Retype the records exactly, including every line.

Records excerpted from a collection
━━━━━━━━━━

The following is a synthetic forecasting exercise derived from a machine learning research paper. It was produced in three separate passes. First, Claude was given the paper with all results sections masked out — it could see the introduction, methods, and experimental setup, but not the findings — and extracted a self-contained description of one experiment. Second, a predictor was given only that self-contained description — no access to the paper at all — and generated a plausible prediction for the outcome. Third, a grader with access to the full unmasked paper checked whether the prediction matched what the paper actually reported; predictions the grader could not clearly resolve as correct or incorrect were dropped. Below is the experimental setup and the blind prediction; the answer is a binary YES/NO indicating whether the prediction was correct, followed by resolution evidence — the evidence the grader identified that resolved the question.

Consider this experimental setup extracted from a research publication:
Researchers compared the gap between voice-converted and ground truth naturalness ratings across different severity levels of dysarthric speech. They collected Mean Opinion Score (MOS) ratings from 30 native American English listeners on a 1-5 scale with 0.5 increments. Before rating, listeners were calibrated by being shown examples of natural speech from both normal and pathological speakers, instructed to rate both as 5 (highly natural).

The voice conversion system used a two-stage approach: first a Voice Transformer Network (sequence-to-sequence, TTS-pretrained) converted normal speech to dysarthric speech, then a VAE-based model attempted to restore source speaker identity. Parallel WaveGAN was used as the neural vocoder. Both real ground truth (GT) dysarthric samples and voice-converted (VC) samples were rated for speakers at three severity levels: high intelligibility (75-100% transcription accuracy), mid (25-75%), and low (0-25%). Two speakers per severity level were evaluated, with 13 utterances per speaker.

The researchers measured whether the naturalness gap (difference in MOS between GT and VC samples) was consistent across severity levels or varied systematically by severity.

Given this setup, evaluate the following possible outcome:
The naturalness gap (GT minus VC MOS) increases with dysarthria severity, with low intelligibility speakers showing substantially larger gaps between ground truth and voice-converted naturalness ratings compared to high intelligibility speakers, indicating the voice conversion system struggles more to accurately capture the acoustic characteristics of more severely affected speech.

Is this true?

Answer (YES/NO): NO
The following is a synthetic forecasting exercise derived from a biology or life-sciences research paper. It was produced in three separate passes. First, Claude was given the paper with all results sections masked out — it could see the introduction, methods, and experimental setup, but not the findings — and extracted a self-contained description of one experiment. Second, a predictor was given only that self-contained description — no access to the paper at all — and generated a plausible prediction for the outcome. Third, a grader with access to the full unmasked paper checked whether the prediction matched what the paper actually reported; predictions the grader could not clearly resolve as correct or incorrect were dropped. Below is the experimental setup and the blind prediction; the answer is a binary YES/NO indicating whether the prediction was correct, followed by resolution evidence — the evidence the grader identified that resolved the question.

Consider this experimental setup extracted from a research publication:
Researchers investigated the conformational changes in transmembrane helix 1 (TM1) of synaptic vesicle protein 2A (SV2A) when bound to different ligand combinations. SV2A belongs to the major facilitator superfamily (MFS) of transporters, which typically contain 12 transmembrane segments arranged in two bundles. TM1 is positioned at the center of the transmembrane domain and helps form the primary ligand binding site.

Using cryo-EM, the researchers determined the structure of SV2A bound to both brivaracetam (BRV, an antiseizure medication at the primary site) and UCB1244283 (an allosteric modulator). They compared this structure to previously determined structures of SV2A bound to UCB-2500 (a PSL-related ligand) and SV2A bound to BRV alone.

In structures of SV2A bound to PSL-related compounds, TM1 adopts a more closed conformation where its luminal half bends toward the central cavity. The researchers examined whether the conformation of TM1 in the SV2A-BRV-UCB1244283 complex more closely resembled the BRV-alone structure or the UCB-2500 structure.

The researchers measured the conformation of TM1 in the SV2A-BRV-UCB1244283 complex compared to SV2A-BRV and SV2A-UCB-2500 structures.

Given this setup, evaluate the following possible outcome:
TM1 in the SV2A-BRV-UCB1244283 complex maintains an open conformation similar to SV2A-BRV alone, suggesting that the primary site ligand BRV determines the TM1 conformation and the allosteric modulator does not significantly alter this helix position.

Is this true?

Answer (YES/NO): NO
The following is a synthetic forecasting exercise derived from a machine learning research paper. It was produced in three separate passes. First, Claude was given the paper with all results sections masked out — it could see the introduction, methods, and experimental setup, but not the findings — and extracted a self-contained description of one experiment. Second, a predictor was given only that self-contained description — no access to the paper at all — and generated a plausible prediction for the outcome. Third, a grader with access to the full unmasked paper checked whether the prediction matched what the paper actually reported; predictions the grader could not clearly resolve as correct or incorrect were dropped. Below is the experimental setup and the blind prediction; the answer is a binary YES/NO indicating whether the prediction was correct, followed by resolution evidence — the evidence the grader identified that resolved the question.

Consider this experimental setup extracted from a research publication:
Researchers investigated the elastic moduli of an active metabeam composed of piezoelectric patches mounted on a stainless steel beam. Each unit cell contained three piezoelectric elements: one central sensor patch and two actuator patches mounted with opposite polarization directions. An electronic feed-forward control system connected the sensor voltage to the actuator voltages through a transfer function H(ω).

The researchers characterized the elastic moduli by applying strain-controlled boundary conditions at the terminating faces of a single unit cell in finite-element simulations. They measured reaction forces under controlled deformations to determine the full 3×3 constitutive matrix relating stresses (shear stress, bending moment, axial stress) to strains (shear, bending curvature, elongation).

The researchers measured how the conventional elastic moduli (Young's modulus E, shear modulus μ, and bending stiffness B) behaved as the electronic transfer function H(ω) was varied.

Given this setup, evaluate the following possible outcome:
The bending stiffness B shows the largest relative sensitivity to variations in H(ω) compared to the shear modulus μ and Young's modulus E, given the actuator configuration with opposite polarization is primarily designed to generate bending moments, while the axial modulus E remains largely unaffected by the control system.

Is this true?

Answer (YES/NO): NO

━━━━━━━━━━

Exercise answer
The following is a synthetic forecasting exercise derived from a machine learning research paper. It was produced in three separate passes. First, Claude was given the paper with all results sections masked out — it could see the introduction, methods, and experimental setup, but not the findings — and extracted a self-contained description of one experiment. Second, a predictor was given only that self-contained description — no access to the paper at all — and generated a plausible prediction for the outcome. Third, a grader with access to the full unmasked paper checked whether the prediction matched what the paper actually reported; predictions the grader could not clearly resolve as correct or incorrect were dropped. Below is the experimental setup and the blind prediction; the answer is a binary YES/NO indicating whether the prediction was correct, followed by resolution evidence — the evidence the grader identified that resolved the question.

Consider this experimental setup extracted from a research publication:
Researchers compared the gap between voice-converted and ground truth naturalness ratings across different severity levels of dysarthric speech. They collected Mean Opinion Score (MOS) ratings from 30 native American English listeners on a 1-5 scale with 0.5 increments. Before rating, listeners were calibrated by being shown examples of natural speech from both normal and pathological speakers, instructed to rate both as 5 (highly natural).

The voice conversion system used a two-stage approach: first a Voice Transformer Network (sequence-to-sequence, TTS-pretrained) converted normal speech to dysarthric speech, then a VAE-based model attempted to restore source speaker identity. Parallel WaveGAN was used as the neural vocoder. Both real ground truth (GT) dysarthric samples and voice-converted (VC) samples were rated for speakers at three severity levels: high intelligibility (75-100% transcription accuracy), mid (25-75%), and low (0-25%). Two speakers per severity level were evaluated, with 13 utterances per speaker.

The researchers measured whether the naturalness gap (difference in MOS between GT and VC samples) was consistent across severity levels or varied systematically by severity.

Given this setup, evaluate the following possible outcome:
The naturalness gap (GT minus VC MOS) increases with dysarthria severity, with low intelligibility speakers showing substantially larger gaps between ground truth and voice-converted naturalness ratings compared to high intelligibility speakers, indicating the voice conversion system struggles more to accurately capture the acoustic characteristics of more severely affected speech.

Is this true?

Answer (YES/NO): NO
The following is a synthetic forecasting exercise derived from a biology or life-sciences research paper. It was produced in three separate passes. First, Claude was given the paper with all results sections masked out — it could see the introduction, methods, and experimental setup, but not the findings — and extracted a self-contained description of one experiment. Second, a predictor was given only that self-contained description — no access to the paper at all — and generated a plausible prediction for the outcome. Third, a grader with access to the full unmasked paper checked whether the prediction matched what the paper actually reported; predictions the grader could not clearly resolve as correct or incorrect were dropped. Below is the experimental setup and the blind prediction; the answer is a binary YES/NO indicating whether the prediction was correct, followed by resolution evidence — the evidence the grader identified that resolved the question.

Consider this experimental setup extracted from a research publication:
Researchers investigated the conformational changes in transmembrane helix 1 (TM1) of synaptic vesicle protein 2A (SV2A) when bound to different ligand combinations. SV2A belongs to the major facilitator superfamily (MFS) of transporters, which typically contain 12 transmembrane segments arranged in two bundles. TM1 is positioned at the center of the transmembrane domain and helps form the primary ligand binding site.

Using cryo-EM, the researchers determined the structure of SV2A bound to both brivaracetam (BRV, an antiseizure medication at the primary site) and UCB1244283 (an allosteric modulator). They compared this structure to previously determined structures of SV2A bound to UCB-2500 (a PSL-related ligand) and SV2A bound to BRV alone.

In structures of SV2A bound to PSL-related compounds, TM1 adopts a more closed conformation where its luminal half bends toward the central cavity. The researchers examined whether the conformation of TM1 in the SV2A-BRV-UCB1244283 complex more closely resembled the BRV-alone structure or the UCB-2500 structure.

The researchers measured the conformation of TM1 in the SV2A-BRV-UCB1244283 complex compared to SV2A-BRV and SV2A-UCB-2500 structures.

Given this setup, evaluate the following possible outcome:
TM1 in the SV2A-BRV-UCB1244283 complex maintains an open conformation similar to SV2A-BRV alone, suggesting that the primary site ligand BRV determines the TM1 conformation and the allosteric modulator does not significantly alter this helix position.

Is this true?

Answer (YES/NO): NO
The following is a synthetic forecasting exercise derived from a machine learning research paper. It was produced in three separate passes. First, Claude was given the paper with all results sections masked out — it could see the introduction, methods, and experimental setup, but not the findings — and extracted a self-contained description of one experiment. Second, a predictor was given only that self-contained description — no access to the paper at all — and generated a plausible prediction for the outcome. Third, a grader with access to the full unmasked paper checked whether the prediction matched what the paper actually reported; predictions the grader could not clearly resolve as correct or incorrect were dropped. Below is the experimental setup and the blind prediction; the answer is a binary YES/NO indicating whether the prediction was correct, followed by resolution evidence — the evidence the grader identified that resolved the question.

Consider this experimental setup extracted from a research publication:
Researchers investigated the elastic moduli of an active metabeam composed of piezoelectric patches mounted on a stainless steel beam. Each unit cell contained three piezoelectric elements: one central sensor patch and two actuator patches mounted with opposite polarization directions. An electronic feed-forward control system connected the sensor voltage to the actuator voltages through a transfer function H(ω).

The researchers characterized the elastic moduli by applying strain-controlled boundary conditions at the terminating faces of a single unit cell in finite-element simulations. They measured reaction forces under controlled deformations to determine the full 3×3 constitutive matrix relating stresses (shear stress, bending moment, axial stress) to strains (shear, bending curvature, elongation).

The researchers measured how the conventional elastic moduli (Young's modulus E, shear modulus μ, and bending stiffness B) behaved as the electronic transfer function H(ω) was varied.

Given this setup, evaluate the following possible outcome:
The bending stiffness B shows the largest relative sensitivity to variations in H(ω) compared to the shear modulus μ and Young's modulus E, given the actuator configuration with opposite polarization is primarily designed to generate bending moments, while the axial modulus E remains largely unaffected by the control system.

Is this true?

Answer (YES/NO): NO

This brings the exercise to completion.